- 184 -

Бывало и так...

 

В 1932 году происходила всесоюзная проверка и обмен партийных документов (фактически лишь другое название чистки партии), и из членов президиума Комакадемии нас двоих - Дзениса и меня - ЦК включил в комиссию Политбюро, председателем которой был Мануиль-ский. Нам предстояло провести эту кампанию на Украине, здесь я тогда побывал во второй раз, еще раньше мы ездили с моим заместителем по Мосгубполитпросвету Кузьминым в Полтаву и Ново-Николаевск, чтобы изучить местный опыт.

Работать с Дзенисом и Мануильским было крайне приятно. Освальда Дзениса я любил больше всех членов президиума, этот бывший

 

 

- 185 -

комсомольский работник, моложе меня лет на десять, был милым, умным товарищем, таким, о котором говорят с основанием: "светлая личность". Он был международником, изучал фашизм, ему удалось побывать в Италии (для того времени заграничная научная командировка составляла большую редкость и была небезопасной - человека сразу подозревали в том, что его "завербовали"). Конечно, Дзенис погиб, но погиб и Пашуканис, юрист, тоже милый человек, любивший не знаю, в шутку ли, или всерьез, говорить, что он перед всяким докладом пропускает "для храбрости" по рюмочке.

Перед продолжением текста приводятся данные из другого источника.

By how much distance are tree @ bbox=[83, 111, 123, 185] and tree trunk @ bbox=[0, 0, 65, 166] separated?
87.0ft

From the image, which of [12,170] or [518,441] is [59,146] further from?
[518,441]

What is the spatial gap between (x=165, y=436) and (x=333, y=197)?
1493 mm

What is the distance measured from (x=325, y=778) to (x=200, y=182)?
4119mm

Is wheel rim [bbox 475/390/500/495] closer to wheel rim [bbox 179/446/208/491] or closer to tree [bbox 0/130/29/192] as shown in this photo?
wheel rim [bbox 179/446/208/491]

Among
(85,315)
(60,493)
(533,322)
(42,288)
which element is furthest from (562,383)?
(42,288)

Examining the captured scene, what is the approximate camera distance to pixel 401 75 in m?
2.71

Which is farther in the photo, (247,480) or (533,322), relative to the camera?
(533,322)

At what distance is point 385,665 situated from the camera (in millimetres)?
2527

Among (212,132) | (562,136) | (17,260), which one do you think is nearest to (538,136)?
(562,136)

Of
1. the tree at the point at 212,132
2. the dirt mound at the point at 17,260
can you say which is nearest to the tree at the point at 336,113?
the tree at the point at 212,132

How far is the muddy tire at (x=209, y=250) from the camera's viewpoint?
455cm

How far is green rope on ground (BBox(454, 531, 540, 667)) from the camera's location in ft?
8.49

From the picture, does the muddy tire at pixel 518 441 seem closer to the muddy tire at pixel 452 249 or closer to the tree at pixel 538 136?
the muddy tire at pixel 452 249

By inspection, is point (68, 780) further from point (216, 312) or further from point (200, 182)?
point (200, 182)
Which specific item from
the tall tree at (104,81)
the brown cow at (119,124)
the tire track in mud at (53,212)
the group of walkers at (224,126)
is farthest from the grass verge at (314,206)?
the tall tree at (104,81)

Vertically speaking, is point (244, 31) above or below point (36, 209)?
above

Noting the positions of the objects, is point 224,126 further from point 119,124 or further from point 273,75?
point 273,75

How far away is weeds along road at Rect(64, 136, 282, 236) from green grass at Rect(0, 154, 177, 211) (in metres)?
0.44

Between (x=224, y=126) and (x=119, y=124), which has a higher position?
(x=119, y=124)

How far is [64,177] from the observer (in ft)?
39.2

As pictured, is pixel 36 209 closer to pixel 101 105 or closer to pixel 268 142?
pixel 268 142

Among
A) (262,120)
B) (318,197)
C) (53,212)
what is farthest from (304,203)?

Дмитрий Захарович Мануильский был необыкновенно симпатичный, образованный (он кончил, как юрист, Сорбонну, но ничего сухого, характерного для многих правовиков, не было в нем), человечный, веселый старый большевик, державшийся с нами, молокососами, запросто, как с равными, любитель рассказывать всяческие истории (возможно, что он и выдумывал их) и анекдоты, что он умел делать не хуже многих актеров-юмористов. Помнится, как он по памяти пересказывал Бабеля и Шолом-Алейхема - мы с Освальдом хохотали до упада - а один раз рассказывал нам про Сталина, как тот коварнЬ зло подшутил над Серго Орджоникидзе; событие происходило во время какой-то поездки, в поезде, Мануильский блестяще подражал произношению обоих кавказцев. К сожалению, я быстро забываю анекдоты, и подробностей этой "милой" проделки, довольно дурно характеризовавшей "великого вождя" (каким я тогда искренне считал Сталина) не осталось у меня в голове. Но самый факт, что Мануильский не побоялся поделиться с нами, мало знакомыми ему людьми, столь опасной темой, очень характерен для него. Мне пришлось поработать с ним еще раз, во время второй мировой войны.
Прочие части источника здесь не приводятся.